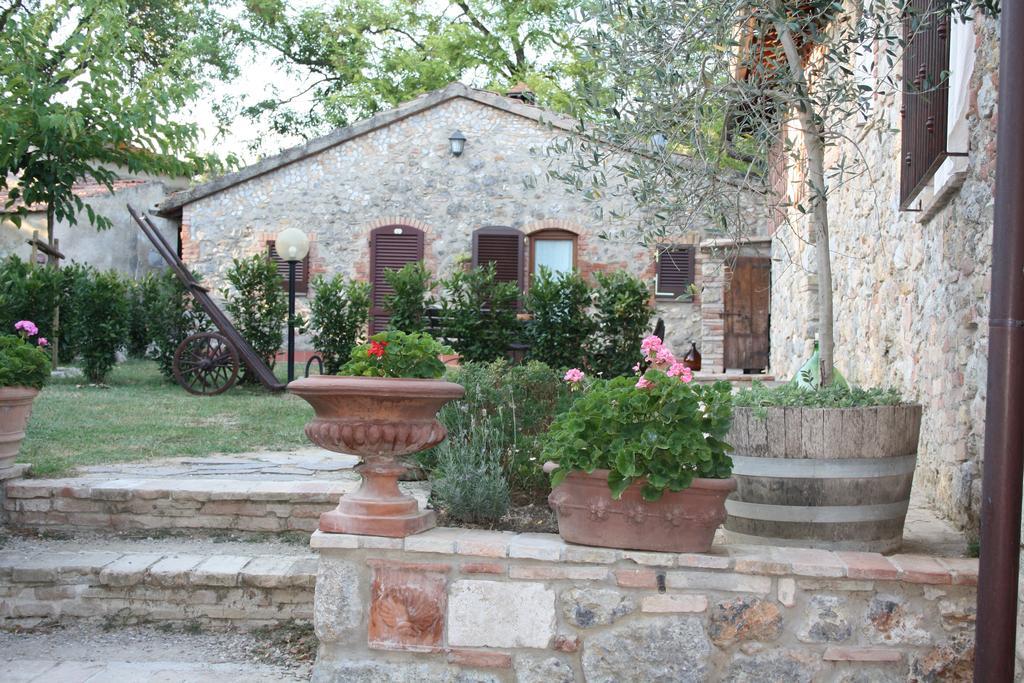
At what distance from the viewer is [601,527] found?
293 centimetres

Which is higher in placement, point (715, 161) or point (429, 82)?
point (429, 82)

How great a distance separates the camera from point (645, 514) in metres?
2.87

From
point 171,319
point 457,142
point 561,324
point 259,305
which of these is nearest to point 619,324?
point 561,324

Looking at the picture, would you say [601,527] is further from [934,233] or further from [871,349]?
[871,349]

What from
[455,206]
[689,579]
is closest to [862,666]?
[689,579]

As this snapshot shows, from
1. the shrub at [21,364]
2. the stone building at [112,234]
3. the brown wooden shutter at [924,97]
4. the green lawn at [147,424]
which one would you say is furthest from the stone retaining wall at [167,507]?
the stone building at [112,234]

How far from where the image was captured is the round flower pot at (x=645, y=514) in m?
2.83

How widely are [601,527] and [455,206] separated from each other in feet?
40.1

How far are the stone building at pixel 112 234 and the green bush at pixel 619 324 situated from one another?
1106 centimetres

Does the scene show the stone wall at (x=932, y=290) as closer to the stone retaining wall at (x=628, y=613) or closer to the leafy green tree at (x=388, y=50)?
the stone retaining wall at (x=628, y=613)

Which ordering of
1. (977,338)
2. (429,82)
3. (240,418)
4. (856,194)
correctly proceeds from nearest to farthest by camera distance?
(977,338) → (856,194) → (240,418) → (429,82)

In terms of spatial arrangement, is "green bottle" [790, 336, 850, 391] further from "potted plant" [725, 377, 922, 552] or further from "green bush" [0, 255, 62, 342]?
"green bush" [0, 255, 62, 342]

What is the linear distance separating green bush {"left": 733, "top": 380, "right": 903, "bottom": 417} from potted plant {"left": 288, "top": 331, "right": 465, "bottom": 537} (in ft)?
3.15

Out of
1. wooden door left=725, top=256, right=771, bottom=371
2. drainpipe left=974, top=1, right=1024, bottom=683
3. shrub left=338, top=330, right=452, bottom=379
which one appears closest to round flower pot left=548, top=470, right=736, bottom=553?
drainpipe left=974, top=1, right=1024, bottom=683
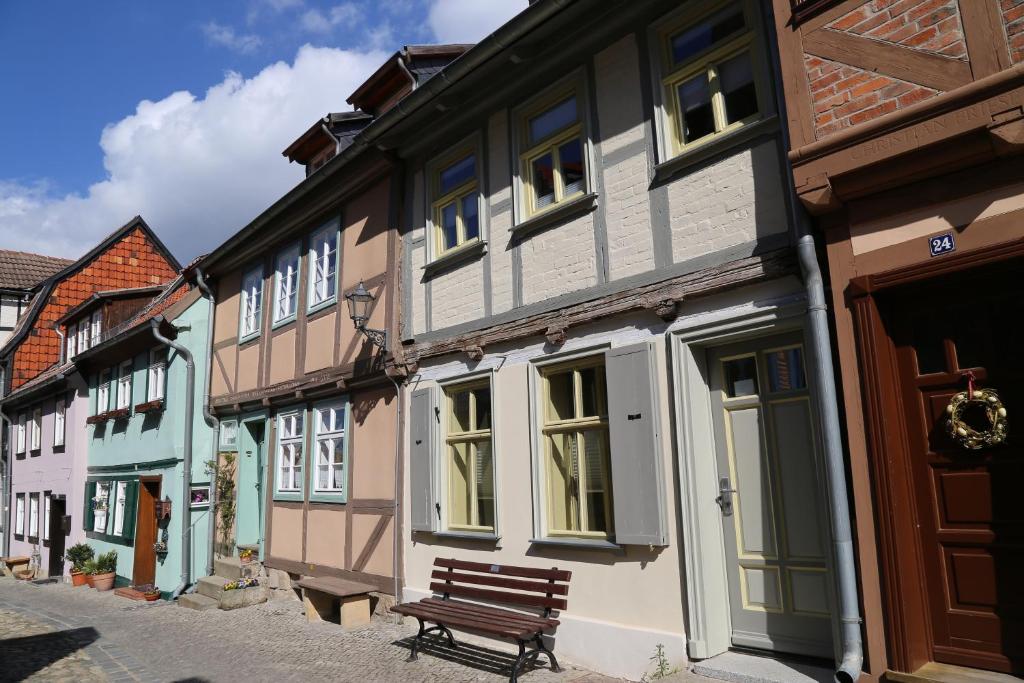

============================================================

▶ DESAFIO
Reescreva todos os registros substituindo "round flower pot" por "round planter", sem alterar mais nada. Omita as imagens na resposta.

▶ RESULTADO ABAIXO
At what distance from the viewer is [601,527] found?
293 centimetres

Which is higher in placement, point (715, 161) or point (429, 82)?
point (429, 82)

How great a distance separates the camera from point (645, 514) in metres?
2.87

From
point 171,319
point 457,142
point 561,324
point 259,305
which of these is nearest to point 619,324?
point 561,324

Looking at the picture, would you say [601,527] is further from [934,233] or further from [871,349]?
[871,349]

What from
[455,206]
[689,579]
is closest to [862,666]?
[689,579]

As this snapshot shows, from
1. the shrub at [21,364]
2. the stone building at [112,234]
3. the brown wooden shutter at [924,97]
4. the green lawn at [147,424]
which one would you say is furthest from the stone retaining wall at [167,507]?
the stone building at [112,234]

How far from where the image was captured is the round planter at (x=645, y=514) in m?
2.83

How widely are [601,527] and [455,206] separated from each other in feet?
40.1

How far are the stone building at pixel 112 234 and the green bush at pixel 619 324 situated from one another?
1106 centimetres

Does the scene show the stone wall at (x=932, y=290) as closer to the stone retaining wall at (x=628, y=613) or closer to the leafy green tree at (x=388, y=50)?
the stone retaining wall at (x=628, y=613)

Which ordering of
1. (977,338)
2. (429,82)
3. (240,418)
4. (856,194)
correctly proceeds from nearest to farthest by camera distance?
(977,338) → (856,194) → (240,418) → (429,82)

In terms of spatial arrangement, is "green bottle" [790, 336, 850, 391] further from "potted plant" [725, 377, 922, 552] or further from "green bush" [0, 255, 62, 342]?
"green bush" [0, 255, 62, 342]

What is the linear distance separating green bush {"left": 733, "top": 380, "right": 903, "bottom": 417} from potted plant {"left": 288, "top": 331, "right": 465, "bottom": 537} (in ft)?
3.15

Out of
1. wooden door left=725, top=256, right=771, bottom=371
2. drainpipe left=974, top=1, right=1024, bottom=683
3. shrub left=338, top=330, right=452, bottom=379
which one appears closest to round planter left=548, top=470, right=736, bottom=553?
drainpipe left=974, top=1, right=1024, bottom=683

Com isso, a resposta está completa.